You could say that Gene Fredriksen learned his first lesson about security from a squirrel. That's right. A squirrel. As a boy growing up in the Midwest and an enterprising Boy Scout, Fredriksen built the requisite bird feeder as a Scout project and proudly hung it from a pole in his yard. Daily checks to the feeder revealed that all the food indeed had been consumed, just not, to his chagrin, by birds, but rather by a pesky squirrel.
The innovative Scout tried everything – including greasing the pole that supported the feeder – to keep the squirrel at bay. But nothing worked. Certain that Bullwinkle's buddy was mocking him from a nearby tree, Fredriksen ramped up his efforts to thwart the furry interloper…until the day a neighbor ambled over.

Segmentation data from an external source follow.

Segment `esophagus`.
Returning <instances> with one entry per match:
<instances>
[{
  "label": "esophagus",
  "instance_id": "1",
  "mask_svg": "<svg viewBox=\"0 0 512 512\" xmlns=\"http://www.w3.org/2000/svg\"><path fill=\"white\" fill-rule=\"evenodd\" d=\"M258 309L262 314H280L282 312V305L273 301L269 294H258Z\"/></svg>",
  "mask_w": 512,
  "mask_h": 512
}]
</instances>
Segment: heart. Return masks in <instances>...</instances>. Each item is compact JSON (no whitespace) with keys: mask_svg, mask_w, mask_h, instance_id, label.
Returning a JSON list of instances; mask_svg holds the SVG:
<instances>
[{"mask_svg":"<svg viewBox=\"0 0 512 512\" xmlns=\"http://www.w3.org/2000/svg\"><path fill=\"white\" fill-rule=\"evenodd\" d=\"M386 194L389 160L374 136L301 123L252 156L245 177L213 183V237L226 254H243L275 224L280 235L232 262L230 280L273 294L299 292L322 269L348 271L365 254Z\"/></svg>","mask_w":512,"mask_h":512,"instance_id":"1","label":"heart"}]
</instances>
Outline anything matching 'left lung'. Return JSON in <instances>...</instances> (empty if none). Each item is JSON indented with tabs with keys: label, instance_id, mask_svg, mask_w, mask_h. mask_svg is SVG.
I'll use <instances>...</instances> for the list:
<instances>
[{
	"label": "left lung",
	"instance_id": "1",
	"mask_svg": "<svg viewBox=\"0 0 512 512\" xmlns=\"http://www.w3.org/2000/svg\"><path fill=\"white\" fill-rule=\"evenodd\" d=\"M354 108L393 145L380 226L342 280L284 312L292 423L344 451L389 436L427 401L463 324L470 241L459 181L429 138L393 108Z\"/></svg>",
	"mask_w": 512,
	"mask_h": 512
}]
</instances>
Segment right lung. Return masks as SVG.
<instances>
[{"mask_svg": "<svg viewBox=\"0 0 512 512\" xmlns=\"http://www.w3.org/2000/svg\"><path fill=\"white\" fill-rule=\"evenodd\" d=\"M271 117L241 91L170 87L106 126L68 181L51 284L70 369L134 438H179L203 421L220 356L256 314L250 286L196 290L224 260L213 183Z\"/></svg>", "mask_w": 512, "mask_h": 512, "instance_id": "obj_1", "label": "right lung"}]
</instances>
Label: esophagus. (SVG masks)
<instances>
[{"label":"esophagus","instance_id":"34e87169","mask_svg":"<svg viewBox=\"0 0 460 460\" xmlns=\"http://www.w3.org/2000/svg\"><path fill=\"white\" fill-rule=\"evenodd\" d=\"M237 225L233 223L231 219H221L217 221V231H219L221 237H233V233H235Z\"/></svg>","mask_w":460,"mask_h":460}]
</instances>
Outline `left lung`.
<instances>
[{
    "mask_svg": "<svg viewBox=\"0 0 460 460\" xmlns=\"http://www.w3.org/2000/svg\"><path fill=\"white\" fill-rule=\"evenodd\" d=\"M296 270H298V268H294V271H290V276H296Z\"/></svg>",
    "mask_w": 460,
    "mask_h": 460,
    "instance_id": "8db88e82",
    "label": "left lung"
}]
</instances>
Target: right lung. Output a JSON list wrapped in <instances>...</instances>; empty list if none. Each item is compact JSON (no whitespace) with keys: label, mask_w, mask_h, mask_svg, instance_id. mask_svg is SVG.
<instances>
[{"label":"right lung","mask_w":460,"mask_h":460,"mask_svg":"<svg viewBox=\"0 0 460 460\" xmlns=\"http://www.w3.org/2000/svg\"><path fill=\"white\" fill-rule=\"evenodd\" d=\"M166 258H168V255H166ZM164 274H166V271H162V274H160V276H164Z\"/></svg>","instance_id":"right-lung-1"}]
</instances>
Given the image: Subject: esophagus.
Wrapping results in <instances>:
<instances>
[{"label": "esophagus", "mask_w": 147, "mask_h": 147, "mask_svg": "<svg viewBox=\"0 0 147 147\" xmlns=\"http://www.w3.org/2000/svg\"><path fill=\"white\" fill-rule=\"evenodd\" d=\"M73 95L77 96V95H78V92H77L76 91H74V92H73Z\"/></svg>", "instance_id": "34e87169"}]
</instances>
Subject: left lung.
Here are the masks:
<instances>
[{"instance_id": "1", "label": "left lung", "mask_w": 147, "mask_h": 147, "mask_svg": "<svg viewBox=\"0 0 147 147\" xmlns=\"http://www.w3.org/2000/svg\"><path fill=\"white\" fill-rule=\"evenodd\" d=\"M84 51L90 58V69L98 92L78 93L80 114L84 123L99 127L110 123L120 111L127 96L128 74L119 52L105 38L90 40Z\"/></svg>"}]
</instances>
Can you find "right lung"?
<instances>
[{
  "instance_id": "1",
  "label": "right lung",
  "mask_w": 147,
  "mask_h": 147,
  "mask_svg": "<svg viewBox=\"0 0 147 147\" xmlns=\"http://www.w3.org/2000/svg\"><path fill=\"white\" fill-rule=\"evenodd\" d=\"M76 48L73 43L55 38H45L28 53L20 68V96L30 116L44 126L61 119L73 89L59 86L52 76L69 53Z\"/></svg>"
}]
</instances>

“A retired farmer said, ‘I see what you're doing and you're never going to win,'” Fredriksen says. “‘You come out here and spend an hour a day trying to stop him. The squirrel is working 24 hours a day trying to steal your food.'”
As the neighbor predicted, he didn't get the squirrel, but the homespun lesson stuck with him. “You can't just do security a little bit, an hour a day, because someone out there is working 24 hours a day trying to steal your data,” he says.
That's an important mantra that Fredriksen has adopted, taught to the countless up-and-coming security pros he has trained and mentored, and applied in every security job he's had – from the Burton Group to Tyco International to PSCU, a financial services firm based in Saint Petersburg, Fla., where he is CISO.
"The technology has changed, but the basic motivation, the social engineering part, hasn't."
– Gene Fredriksen, CISO at PSCU
There's another constant, too, that Fredriksen has discovered in his long and varied info security career. “The technology has changed, but the basic motivation, the social engineering part, hasn't,” he says, pointing out that the efforts of security pros still are aimed at access control, but their focus has shifted from the mainframe to servers and other devices on complex networks. “Con man skills are still critical to getting what you want,” he says. “Technology just helps penetration, and once [an attacker] gains entry, helps speed compromise.”
As demonstrated by high-profile breaches at Target and eBay, vulnerabilities like Heartbleed, crippling distributed denial-of-service attacks or more recent news that Russian hackers stole more than a billion credentials, organizations are assailed with compromises at nearly the speed of light, putting pressure on security professionals to move equally as fast.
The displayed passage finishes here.